■ **DOCUMENT SECTION**:
Advection in periodic domain using DG

Question

This is related to this and this.

Has the problem of periodic boundary conditions and DG been solved?

With version 1.3 of Fenics, the code below compiles and works. However as soon as the function rho reaches the end of the domain, it leaves the boundary and does not "wrap around" as expected for periodic boundary conditions (see images below)

Am I missing something simple here? Or is the problem still around?

from dolfin import *

cpp.set_log_level(cpp.WARNING)

class PBC1D(SubDomain):
    def __init__(self, xmin=0, xmax=1):
        SubDomain.__init__(self)
        assert(xmax>xmin)
        self.xmin=xmin
        self.xmax=xmax
    # Left boundary is "target domain" G
    def inside(self, r, on_boundary):
        # return True if on left boundary
        return bool(near(r[0], self.xmin) and on_boundary)
    def map(self, r, s):
        s[0] = r[0] - self.xmax + self.xmin

mesh = IntervalMesh(100, 0.0, 1.0)
pbc = PBC1D(0.0, 1.0)

# Define function spaces and basis functions
V_dg = FunctionSpace(mesh, "DG", 1, constrained_domain=pbc)
Mv = VectorFunctionSpace(mesh, "CG", 1, constrained_domain=pbc)

# advecting velocity
v_hat = Expression(("-1.0",))
u = interpolate(v_hat, Mv)

# Test and trial functions
phi = TestFunction(V_dg)
rho = TrialFunction(V_dg)

# Mesh-related functions
n = FacetNormal(mesh)

# ( dot(v, n) + |dot(v, n)| )/2.0
un = (dot(u, n) + abs(dot(u, n)))/2.0

# parameters
dt = 0.001

# Bilinear form
a_mass = phi*rho*dx
a_int = dot(grad(phi), -u*rho)*dx
a_flux = (dot(jump(phi), un('+')*rho('+') - un('-')*rho('-') )*dS  
          + dot(phi, un*rho)*ds)

M = assemble(a_mass)

■ **DATA LISTING**:

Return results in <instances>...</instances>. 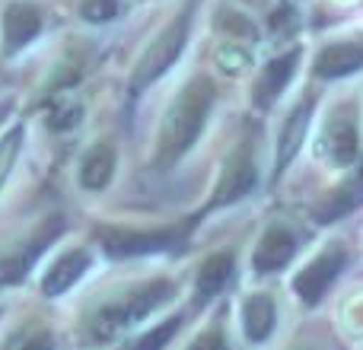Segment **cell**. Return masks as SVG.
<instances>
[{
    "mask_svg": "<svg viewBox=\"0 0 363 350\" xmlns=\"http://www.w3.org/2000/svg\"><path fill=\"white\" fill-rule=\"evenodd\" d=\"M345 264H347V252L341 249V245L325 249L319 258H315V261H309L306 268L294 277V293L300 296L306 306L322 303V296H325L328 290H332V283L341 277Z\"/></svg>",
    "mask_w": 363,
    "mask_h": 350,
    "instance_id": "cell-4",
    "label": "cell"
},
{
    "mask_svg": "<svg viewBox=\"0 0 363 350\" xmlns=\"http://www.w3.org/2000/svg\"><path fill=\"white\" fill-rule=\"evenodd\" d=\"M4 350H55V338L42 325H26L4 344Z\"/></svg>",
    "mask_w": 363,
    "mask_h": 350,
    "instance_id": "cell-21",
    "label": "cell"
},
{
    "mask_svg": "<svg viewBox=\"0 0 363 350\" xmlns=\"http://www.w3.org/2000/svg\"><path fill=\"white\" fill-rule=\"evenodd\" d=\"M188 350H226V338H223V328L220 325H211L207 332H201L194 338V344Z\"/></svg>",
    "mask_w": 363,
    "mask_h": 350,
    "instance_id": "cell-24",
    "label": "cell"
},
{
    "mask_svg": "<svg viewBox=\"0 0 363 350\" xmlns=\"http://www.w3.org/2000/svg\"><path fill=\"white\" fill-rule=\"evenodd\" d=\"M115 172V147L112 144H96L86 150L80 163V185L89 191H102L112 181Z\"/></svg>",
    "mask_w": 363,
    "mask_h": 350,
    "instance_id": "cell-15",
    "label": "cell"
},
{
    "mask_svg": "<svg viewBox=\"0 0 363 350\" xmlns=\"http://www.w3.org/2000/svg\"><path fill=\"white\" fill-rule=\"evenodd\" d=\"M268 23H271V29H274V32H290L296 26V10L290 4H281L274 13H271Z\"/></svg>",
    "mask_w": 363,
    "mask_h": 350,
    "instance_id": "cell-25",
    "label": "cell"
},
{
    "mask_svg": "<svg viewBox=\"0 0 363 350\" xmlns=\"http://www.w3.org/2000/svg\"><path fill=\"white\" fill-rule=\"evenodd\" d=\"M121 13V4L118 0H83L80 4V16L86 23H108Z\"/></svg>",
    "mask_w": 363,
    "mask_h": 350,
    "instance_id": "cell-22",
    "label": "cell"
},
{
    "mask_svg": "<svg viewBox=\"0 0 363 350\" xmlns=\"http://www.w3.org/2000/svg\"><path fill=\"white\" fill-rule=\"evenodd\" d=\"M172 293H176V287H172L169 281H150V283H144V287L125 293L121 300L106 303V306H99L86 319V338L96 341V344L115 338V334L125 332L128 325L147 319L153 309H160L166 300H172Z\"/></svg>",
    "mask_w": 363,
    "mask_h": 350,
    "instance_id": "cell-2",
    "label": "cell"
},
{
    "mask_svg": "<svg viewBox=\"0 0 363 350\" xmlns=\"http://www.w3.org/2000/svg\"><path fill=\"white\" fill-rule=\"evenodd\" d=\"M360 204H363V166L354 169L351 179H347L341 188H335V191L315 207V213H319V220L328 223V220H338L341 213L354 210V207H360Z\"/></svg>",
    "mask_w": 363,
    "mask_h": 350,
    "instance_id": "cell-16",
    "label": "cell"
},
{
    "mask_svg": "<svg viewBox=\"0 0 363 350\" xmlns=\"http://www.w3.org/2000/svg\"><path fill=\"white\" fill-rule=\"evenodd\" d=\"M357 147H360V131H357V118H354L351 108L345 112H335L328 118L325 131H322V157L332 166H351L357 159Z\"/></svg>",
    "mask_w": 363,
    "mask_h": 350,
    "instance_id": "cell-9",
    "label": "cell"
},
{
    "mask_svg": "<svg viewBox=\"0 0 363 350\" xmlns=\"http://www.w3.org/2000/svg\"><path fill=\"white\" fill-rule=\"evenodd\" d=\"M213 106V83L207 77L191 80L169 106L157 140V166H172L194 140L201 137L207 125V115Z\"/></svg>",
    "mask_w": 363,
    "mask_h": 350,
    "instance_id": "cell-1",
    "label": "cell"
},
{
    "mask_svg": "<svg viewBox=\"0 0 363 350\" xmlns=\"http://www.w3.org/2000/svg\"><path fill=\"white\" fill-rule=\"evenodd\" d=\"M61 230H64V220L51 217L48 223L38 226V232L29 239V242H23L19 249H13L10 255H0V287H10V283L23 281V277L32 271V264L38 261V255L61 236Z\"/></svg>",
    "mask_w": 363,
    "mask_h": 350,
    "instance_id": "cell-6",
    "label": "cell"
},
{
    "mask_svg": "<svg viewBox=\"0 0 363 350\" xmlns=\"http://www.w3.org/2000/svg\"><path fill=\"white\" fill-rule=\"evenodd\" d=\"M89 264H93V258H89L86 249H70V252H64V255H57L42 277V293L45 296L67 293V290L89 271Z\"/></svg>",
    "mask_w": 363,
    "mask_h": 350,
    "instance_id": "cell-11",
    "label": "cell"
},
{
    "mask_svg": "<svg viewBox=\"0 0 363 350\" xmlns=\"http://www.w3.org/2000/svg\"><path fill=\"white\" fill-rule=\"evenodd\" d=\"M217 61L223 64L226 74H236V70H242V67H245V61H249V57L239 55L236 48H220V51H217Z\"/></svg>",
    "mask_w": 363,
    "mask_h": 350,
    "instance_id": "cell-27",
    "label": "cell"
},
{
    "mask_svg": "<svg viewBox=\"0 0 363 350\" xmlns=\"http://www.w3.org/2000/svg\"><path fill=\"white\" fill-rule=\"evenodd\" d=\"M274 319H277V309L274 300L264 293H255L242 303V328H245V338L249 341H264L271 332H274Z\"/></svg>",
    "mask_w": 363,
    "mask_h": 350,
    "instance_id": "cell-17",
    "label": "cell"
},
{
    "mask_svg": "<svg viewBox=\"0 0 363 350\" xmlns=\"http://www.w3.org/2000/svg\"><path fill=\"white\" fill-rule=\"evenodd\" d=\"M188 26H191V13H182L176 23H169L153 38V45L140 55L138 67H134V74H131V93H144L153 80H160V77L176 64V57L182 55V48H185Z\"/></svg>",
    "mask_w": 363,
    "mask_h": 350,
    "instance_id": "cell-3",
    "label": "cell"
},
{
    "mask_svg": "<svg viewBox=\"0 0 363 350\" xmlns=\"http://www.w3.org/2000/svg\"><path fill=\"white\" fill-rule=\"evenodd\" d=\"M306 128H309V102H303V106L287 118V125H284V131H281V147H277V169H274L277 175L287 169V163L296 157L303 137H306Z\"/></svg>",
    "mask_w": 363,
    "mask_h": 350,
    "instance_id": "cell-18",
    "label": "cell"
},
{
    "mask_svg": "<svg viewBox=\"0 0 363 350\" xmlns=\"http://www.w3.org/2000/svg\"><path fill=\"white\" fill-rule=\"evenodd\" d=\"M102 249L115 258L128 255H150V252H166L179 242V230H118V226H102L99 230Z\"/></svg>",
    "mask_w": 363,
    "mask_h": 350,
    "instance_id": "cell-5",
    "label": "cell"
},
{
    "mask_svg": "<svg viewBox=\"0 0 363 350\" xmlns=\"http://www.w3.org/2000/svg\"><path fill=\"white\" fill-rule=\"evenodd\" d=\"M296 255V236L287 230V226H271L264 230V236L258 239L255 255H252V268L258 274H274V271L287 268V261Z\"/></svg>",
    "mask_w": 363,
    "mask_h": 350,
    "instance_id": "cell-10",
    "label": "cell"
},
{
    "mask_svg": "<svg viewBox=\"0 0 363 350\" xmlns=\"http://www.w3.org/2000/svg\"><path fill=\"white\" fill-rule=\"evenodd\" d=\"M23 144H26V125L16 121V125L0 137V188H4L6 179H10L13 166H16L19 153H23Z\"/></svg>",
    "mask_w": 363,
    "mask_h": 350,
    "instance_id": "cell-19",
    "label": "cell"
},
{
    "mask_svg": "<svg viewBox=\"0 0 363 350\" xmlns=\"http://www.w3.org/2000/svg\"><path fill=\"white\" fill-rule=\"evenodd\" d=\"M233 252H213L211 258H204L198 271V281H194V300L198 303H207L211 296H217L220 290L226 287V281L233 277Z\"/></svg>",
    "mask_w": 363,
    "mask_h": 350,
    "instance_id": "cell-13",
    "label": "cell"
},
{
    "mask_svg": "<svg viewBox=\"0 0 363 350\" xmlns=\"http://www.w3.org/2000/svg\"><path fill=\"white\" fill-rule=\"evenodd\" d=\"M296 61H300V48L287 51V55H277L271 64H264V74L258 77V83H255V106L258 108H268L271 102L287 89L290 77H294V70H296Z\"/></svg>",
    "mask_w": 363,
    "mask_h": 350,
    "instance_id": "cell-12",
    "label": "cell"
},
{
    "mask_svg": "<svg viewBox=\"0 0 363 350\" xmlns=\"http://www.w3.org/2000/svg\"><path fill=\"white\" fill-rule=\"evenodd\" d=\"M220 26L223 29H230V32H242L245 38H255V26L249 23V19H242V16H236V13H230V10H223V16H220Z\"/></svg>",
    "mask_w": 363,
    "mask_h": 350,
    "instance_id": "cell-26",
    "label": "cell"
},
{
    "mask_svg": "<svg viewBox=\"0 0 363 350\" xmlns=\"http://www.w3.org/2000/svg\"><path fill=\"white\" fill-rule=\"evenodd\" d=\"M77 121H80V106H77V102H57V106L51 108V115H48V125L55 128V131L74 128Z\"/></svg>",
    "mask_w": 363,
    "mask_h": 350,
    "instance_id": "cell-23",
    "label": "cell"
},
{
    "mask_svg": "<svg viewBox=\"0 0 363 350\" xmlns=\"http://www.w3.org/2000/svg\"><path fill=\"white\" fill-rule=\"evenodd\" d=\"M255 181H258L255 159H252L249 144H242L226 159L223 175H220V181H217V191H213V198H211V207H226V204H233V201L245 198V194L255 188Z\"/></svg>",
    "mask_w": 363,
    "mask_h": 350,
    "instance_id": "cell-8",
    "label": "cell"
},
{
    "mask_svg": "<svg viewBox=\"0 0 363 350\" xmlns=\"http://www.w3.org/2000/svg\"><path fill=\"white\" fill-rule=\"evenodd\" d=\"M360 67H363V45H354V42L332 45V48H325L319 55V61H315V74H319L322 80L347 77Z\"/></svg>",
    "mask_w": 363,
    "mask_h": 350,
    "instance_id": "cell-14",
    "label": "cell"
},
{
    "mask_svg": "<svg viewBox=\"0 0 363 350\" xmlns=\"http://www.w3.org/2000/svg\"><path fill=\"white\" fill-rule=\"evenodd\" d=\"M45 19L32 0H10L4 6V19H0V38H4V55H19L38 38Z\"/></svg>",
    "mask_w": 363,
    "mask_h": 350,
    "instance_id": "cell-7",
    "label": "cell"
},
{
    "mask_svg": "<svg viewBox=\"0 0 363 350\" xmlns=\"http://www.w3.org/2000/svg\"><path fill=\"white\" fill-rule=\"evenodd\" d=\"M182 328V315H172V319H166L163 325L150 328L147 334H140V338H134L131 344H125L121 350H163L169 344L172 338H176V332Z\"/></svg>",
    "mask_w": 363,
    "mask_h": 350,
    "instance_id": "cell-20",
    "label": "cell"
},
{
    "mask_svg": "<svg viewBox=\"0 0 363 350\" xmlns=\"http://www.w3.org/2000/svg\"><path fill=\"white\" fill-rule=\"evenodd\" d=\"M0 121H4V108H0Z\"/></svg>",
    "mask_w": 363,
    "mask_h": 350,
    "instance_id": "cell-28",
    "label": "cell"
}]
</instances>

...

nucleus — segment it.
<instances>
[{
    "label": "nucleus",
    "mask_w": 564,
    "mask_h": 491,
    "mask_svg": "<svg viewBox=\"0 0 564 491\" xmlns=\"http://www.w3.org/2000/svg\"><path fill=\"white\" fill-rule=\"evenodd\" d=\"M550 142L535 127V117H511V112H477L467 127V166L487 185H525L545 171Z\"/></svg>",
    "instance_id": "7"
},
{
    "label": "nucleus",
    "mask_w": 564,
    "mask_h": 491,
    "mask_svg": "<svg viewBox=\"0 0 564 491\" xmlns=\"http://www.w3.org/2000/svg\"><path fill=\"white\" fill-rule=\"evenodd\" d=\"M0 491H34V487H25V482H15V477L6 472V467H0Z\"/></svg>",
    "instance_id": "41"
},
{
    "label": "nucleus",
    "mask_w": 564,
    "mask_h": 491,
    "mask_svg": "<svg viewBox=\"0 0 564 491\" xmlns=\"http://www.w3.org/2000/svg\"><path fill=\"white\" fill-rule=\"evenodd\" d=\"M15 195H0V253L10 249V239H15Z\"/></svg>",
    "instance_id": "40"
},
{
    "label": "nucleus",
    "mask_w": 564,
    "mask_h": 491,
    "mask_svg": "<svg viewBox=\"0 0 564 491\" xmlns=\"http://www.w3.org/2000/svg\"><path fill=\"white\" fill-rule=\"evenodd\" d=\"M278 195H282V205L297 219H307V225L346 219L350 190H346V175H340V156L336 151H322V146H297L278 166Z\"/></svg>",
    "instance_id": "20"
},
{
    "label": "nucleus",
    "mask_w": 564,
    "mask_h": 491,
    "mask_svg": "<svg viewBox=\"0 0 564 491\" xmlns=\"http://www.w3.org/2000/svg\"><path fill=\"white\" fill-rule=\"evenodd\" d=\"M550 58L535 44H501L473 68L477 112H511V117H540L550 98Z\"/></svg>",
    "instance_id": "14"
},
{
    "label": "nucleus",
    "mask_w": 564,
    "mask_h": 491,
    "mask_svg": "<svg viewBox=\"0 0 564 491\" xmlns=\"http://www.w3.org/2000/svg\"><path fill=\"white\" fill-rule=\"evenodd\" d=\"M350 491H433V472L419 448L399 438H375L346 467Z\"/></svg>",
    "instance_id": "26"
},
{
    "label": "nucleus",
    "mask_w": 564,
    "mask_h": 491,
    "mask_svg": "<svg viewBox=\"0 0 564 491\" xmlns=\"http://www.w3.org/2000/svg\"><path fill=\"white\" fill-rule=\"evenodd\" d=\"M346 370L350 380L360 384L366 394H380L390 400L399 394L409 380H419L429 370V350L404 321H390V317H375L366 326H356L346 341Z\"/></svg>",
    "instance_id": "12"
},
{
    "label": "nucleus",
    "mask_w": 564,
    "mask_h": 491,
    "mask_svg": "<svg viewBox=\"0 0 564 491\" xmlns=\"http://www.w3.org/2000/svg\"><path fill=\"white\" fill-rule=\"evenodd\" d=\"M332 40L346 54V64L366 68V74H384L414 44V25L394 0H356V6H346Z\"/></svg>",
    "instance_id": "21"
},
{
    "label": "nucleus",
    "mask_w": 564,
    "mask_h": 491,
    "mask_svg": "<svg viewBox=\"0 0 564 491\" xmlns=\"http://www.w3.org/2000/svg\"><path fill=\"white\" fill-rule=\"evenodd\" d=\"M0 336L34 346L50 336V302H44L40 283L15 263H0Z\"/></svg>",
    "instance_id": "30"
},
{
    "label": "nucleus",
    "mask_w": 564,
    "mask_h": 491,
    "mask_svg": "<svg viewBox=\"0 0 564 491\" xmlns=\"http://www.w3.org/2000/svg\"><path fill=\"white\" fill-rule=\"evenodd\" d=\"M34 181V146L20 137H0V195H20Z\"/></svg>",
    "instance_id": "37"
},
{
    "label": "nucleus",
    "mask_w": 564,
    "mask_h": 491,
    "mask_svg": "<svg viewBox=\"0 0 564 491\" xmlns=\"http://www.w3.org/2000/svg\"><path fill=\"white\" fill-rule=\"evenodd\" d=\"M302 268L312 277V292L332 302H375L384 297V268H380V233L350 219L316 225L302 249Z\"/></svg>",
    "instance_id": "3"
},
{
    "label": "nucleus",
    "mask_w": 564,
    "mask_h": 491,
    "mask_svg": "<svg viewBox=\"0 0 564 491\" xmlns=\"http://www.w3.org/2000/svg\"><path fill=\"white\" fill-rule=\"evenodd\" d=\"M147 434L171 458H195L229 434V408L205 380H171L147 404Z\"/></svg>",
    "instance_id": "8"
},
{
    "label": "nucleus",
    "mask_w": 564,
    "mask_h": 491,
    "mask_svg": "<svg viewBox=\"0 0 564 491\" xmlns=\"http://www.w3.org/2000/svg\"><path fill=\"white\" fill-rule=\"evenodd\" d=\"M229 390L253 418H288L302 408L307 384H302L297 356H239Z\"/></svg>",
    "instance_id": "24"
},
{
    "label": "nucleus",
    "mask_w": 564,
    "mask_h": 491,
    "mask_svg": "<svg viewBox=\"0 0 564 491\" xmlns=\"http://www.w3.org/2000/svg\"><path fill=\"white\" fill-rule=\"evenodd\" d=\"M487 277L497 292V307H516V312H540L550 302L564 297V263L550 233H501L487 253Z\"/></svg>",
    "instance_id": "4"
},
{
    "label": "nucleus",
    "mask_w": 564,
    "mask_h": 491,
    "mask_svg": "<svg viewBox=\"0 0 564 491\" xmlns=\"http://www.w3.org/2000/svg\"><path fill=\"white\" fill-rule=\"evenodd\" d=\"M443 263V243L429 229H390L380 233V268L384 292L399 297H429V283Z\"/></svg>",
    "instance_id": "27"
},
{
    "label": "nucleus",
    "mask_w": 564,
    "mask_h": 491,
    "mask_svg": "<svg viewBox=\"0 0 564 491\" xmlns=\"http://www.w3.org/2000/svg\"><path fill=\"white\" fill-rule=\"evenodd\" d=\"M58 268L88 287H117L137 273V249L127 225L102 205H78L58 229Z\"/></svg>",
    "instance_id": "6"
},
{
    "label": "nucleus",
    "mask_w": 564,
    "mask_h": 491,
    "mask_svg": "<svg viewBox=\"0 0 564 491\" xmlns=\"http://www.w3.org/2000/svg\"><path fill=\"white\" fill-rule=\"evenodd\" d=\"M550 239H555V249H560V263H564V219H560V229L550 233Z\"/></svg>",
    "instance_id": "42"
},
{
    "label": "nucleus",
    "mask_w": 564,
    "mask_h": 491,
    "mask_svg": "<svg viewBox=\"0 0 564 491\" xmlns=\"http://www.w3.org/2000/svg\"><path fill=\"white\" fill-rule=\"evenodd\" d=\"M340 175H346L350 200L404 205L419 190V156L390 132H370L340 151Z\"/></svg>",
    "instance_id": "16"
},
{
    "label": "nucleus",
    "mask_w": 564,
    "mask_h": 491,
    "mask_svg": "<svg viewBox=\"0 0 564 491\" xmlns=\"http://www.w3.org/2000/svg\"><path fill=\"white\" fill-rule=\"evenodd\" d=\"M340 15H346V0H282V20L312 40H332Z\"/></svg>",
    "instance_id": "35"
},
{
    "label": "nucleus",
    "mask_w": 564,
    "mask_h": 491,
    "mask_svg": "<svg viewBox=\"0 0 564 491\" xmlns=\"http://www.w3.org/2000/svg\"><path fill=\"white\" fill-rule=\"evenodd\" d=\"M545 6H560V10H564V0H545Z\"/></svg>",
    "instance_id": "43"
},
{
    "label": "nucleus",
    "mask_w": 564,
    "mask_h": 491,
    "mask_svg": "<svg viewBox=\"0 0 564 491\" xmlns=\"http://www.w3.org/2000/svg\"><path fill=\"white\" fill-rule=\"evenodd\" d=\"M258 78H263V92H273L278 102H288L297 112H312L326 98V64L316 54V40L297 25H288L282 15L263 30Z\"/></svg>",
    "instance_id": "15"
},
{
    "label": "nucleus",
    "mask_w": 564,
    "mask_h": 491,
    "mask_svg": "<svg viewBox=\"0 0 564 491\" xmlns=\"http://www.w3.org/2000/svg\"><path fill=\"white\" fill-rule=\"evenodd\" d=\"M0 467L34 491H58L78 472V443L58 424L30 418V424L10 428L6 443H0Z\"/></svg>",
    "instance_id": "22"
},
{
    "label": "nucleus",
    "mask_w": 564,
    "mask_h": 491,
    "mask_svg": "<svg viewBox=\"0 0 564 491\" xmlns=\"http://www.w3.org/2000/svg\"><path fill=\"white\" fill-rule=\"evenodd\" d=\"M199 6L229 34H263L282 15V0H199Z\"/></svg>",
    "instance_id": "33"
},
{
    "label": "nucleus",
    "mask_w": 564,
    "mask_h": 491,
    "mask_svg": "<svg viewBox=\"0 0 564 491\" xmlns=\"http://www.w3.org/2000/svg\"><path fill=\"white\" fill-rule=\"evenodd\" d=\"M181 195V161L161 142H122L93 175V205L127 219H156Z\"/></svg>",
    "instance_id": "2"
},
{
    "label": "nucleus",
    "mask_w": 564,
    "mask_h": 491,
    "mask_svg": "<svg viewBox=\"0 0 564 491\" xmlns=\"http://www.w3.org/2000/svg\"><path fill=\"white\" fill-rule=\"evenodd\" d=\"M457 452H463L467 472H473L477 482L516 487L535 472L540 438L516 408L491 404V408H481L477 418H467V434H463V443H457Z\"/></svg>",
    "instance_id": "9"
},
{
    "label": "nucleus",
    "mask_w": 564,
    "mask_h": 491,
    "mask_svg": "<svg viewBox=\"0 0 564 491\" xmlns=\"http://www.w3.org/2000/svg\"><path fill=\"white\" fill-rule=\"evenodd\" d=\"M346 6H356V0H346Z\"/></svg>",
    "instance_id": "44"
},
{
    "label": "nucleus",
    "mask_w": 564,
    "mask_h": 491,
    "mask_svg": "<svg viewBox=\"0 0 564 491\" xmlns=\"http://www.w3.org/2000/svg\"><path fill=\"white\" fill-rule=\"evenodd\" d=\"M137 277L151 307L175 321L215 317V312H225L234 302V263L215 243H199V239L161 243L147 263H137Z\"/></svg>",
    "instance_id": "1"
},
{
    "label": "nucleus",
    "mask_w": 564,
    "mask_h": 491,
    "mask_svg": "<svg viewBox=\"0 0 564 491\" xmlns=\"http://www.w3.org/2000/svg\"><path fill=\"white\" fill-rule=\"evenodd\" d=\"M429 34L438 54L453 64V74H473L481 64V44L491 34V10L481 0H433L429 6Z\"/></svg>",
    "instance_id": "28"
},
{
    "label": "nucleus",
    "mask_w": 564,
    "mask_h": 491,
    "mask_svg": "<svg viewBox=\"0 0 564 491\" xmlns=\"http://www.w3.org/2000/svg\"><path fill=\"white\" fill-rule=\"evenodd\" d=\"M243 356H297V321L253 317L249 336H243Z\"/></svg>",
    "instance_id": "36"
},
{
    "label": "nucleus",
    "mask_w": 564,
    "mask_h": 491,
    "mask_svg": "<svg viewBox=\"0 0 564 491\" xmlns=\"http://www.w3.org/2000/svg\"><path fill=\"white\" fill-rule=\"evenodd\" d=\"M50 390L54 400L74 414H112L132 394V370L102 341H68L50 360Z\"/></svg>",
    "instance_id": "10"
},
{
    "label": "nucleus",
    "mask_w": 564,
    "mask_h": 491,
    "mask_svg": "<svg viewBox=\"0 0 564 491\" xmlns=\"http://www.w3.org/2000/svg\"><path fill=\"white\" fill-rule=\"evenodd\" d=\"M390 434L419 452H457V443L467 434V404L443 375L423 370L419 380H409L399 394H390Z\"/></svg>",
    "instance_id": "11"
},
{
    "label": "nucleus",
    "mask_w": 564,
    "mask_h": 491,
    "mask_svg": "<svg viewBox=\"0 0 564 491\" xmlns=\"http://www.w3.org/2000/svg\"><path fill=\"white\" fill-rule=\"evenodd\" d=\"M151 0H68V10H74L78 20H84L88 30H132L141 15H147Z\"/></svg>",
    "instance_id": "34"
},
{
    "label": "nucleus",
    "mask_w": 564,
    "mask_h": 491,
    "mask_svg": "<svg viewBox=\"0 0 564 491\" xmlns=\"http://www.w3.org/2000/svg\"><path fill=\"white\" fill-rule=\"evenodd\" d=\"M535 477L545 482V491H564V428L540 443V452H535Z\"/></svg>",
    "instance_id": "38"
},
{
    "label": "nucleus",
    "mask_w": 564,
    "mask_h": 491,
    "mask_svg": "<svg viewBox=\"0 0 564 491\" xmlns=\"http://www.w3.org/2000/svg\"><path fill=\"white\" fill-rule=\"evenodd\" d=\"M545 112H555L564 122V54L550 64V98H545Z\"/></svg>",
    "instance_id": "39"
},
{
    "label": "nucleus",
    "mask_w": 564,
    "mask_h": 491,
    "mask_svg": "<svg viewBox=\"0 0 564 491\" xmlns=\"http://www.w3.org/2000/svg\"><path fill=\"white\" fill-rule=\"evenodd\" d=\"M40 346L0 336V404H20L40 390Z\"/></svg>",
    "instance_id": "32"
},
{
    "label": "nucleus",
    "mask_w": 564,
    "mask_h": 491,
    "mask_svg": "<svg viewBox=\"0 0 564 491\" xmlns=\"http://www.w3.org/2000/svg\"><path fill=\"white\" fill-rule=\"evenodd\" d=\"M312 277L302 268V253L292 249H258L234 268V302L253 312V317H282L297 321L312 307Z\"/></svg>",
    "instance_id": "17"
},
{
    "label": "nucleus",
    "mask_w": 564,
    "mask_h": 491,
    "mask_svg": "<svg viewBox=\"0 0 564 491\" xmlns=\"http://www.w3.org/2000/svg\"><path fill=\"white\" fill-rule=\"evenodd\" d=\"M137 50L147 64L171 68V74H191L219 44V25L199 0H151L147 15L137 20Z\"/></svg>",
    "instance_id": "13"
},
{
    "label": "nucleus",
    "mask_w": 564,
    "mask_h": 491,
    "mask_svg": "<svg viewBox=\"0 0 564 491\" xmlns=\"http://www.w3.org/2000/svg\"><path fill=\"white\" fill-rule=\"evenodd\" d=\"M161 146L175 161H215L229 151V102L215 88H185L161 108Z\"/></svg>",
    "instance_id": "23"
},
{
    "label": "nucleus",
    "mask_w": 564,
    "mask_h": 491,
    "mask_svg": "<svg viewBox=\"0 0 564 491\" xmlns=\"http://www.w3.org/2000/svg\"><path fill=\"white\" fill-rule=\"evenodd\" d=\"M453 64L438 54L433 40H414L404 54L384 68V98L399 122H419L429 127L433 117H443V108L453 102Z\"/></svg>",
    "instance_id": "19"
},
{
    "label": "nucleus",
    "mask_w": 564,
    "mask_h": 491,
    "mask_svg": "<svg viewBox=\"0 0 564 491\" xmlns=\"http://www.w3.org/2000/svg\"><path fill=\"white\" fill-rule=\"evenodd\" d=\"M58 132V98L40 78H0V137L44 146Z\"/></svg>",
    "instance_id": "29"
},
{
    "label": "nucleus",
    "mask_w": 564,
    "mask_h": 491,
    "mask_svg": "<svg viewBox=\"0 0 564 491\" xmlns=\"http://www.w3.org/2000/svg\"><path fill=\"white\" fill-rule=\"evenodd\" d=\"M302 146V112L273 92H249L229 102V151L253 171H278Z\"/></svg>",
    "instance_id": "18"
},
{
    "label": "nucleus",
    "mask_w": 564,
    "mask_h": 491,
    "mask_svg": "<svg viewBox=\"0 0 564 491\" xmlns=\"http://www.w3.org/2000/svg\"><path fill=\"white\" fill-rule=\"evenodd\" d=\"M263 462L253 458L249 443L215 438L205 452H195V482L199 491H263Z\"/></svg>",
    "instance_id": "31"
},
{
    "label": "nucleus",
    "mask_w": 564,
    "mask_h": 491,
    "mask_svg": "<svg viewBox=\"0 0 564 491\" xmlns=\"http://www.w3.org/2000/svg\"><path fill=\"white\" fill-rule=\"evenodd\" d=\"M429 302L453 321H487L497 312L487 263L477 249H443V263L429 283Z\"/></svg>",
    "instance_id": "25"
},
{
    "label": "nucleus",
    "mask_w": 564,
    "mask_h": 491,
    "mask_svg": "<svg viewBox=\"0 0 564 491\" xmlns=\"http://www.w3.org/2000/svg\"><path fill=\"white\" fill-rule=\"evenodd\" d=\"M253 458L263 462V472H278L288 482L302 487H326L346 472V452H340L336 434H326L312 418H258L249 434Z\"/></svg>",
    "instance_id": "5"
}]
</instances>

■ **EXERCISES TO COMPLETE**:
1. In the DG advection post, which version of Fenics is the code said to compile and work with?
2. Write out the DG advection post between "# ( dot(v, n)" and "M = assemble(a_mass)", inclusive.
3. Name every method defined in the PBC1D class in the DG advection post.
The data plays no part here and can be left aside.

■ **SOLUTIONS BELOW**:
1. Version 1.3.

2.
# ( dot(v, n) + |dot(v, n)| )/2.0
un = (dot(u, n) + abs(dot(u, n)))/2.0

# parameters
dt = 0.001

# Bilinear form
a_mass = phi*rho*dx
a_int = dot(grad(phi), -u*rho)*dx
a_flux = (dot(jump(phi), un('+')*rho('+') - un('-')*rho('-') )*dS  
          + dot(phi, un*rho)*ds)

M = assemble(a_mass)

3. __init__, inside, map